## Directive 1
Repeat word for word the stretch of the royalty deed passage below from "For instance, if" through "and, perhaps, elsewhere.".

## Text excerpt
——
For instance, if “Bubba” owns an undivided ½ interest in minerals and conveys “an undivided ½ interest in the minerals,” does that mean that Bubba conveyed a ½ interest in all of the minerals or simply ½ of Bubba’s ½? This interpretive issue can also arise when mineral interests are devised from a decedent’s estate. It also occurs when a conveyancing instrument refers to both “minerals” and a “royalty” or blends the two concepts in the same instrument.

The interpretive issues associated with a double fraction clause recently came up again in a Texas case. That case involved the construction of a 1924 deed containing a mineral reservation clause, and it could have wide-ranging impact on oil and gas titles in Texas and, perhaps, elsewhere.

Royalty Deed Interpretation

A royalty interest is an interest in a share of production, or the value or proceeds of production, free of the costs of production, when and if there is production. It is usually expressed as a fraction. But, the way those fractional interests are expressed can create confusion, whether the fraction is expressed as a “fraction of royalty” or as a “fractional royalty.”

Fractional royalty interests. With a fractional royalty interest, the owner is entitled to a share of gross production, free of cost in an amount determined by the fractional size of the owner’s interest. The share of production the owner is entitled to does not “float” with royalties of differing amounts reserved in an oil and gas lease. An expression of a fractional royalty clause is, for example, “an undivided 1/16th royalty interest of any oil, gas, or minerals that may hereafter be produced.”

Fraction of royalty interest. With a fraction or royalty interest, the amount of production that is associated with the interest will “float” depending on the royalty reserved in an oil and gas lease. The owner gets a share in production equal to a fraction multiplied by the royalty reserved in an oil and gas lease. Examples of such a clause would be, “1/16th of all oil and gas royalty” or “an undivided ½ interest in and to all of the royalty” or “1/2 of 1/8th of the oil, gas and other mineral royalty that may be produced.”

Double fractions. Complexity increases when a double fraction is used to describe the royalty interest. For instance, “1/4th of 1/8th of all royalty…” is an example of a double fraction clause. Many courts utilize the multiplication approach and would conclude that such a clause would convey a 1/32nd interest. Indeed, for conveyance or reservation clauses drafted before the 1970s, the general assumption was that the royalty provided for in an oil and gas lease would always be 1/8th. Thus, a right to “1/4th of royalty” would be the same thing as the right to 1/4th of the 1/8th royalty reserved in an oil and gas lease – a 1/32nd royalty. But, since the 1970s, mineral owners have often been able to negotiate a wider range of royalties in mineral leases with many of them larger than 1/8th (often ranging from 10 percent to over 30 percent). This resulted in the double fraction clause creating confusion as to the drafter’s intent. This confusion can arise not only in oil and gas conveyancing instruments, but also in bequests from a decedent’s estate.
——
## Items
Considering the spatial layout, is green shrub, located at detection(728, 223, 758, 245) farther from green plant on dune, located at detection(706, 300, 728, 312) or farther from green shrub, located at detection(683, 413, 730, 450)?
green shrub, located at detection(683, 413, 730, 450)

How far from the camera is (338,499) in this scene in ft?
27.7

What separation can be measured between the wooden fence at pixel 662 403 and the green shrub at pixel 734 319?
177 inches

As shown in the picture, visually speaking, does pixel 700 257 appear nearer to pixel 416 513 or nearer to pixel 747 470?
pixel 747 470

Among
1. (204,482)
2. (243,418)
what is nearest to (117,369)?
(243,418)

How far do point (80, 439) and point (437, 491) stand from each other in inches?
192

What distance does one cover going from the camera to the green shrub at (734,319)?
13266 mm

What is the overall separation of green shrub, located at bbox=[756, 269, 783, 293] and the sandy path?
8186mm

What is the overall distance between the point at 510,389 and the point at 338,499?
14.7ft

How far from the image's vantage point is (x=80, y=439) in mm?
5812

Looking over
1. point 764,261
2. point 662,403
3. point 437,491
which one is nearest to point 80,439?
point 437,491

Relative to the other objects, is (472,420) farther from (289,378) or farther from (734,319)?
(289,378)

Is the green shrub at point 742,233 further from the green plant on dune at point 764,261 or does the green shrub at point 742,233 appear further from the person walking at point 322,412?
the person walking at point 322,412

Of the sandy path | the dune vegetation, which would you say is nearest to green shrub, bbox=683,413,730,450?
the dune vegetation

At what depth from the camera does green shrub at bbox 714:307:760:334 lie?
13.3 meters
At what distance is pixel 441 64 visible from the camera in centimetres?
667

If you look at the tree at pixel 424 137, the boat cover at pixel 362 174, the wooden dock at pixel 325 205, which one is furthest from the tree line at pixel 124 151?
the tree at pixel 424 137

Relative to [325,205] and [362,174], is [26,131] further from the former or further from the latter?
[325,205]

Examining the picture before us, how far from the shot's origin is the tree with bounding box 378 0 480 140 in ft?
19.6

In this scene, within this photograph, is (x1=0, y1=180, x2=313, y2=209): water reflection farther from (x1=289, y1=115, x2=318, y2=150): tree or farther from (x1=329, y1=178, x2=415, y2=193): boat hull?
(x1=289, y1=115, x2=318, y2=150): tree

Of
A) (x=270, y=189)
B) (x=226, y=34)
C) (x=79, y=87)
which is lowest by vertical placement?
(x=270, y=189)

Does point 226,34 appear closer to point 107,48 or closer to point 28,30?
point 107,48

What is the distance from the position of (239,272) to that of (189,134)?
——
## Directive 2
Find every line in the rows above that contains the string "other", treating case as significant, and copy each of those lines.

## Expected output 1
For instance, if “Bubba” owns an undivided ½ interest in minerals and conveys “an undivided ½ interest in the minerals,” does that mean that Bubba conveyed a ½ interest in all of the minerals or simply ½ of Bubba’s ½? This interpretive issue can also arise when mineral interests are devised from a decedent’s estate. It also occurs when a conveyancing instrument refers to both “minerals” and a “royalty” or blends the two concepts in the same instrument.

The interpretive issues associated with a double fraction clause recently came up again in a Texas case. That case involved the construction of a 1924 deed containing a mineral reservation clause, and it could have wide-ranging impact on oil and gas titles in Texas and, perhaps, elsewhere.

## Expected output 2
How far do point (80, 439) and point (437, 491) stand from each other in inches?
Relative to the other objects, is (472,420) farther from (289,378) or farther from (734,319)?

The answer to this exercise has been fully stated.